* **TASK REQUIREMENTS**:
Reproduce the listing below exactly, minus its pictures.

* **AVAILABLE DATA**:

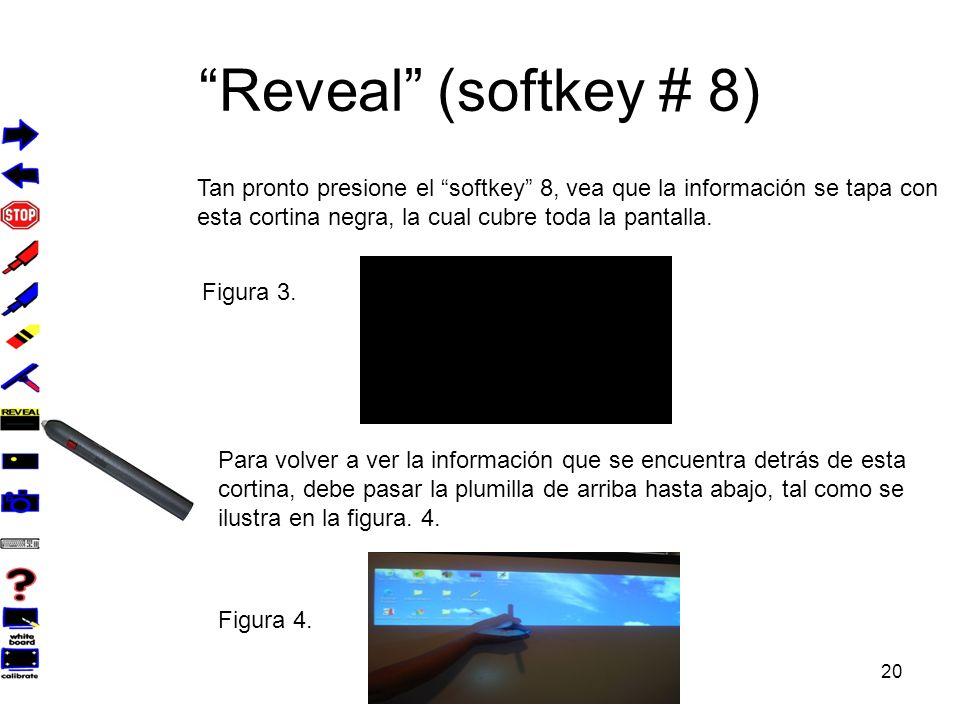 20 Reveal (softkey # 8) Tan pronto presione el softkey 8, vea que la información se tapa con esta cortina negra, la cual cubre toda la pantalla.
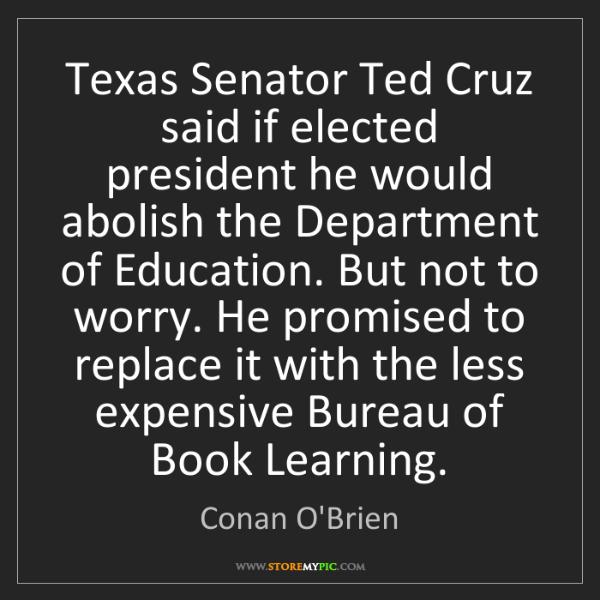Conan O'Brien: Texas Senator Ted Cruz said if elected president he would...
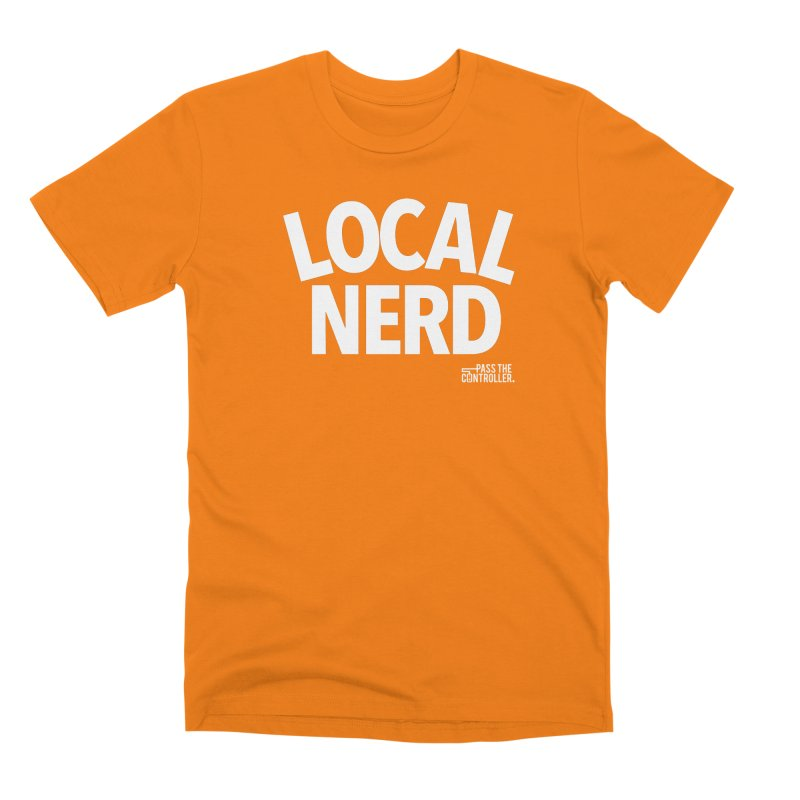 Local Nerd Men's T-Shirt by Official Pass The Controller Store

* **REPLY**:
 20 Reveal (softkey # 8) Tan pronto presione el softkey 8, vea que la información se tapa con esta cortina negra, la cual cubre toda la pantalla.
Conan O'Brien: Texas Senator Ted Cruz said if elected president he would...
 Local Nerd Men's T-Shirt by Official Pass The Controller Store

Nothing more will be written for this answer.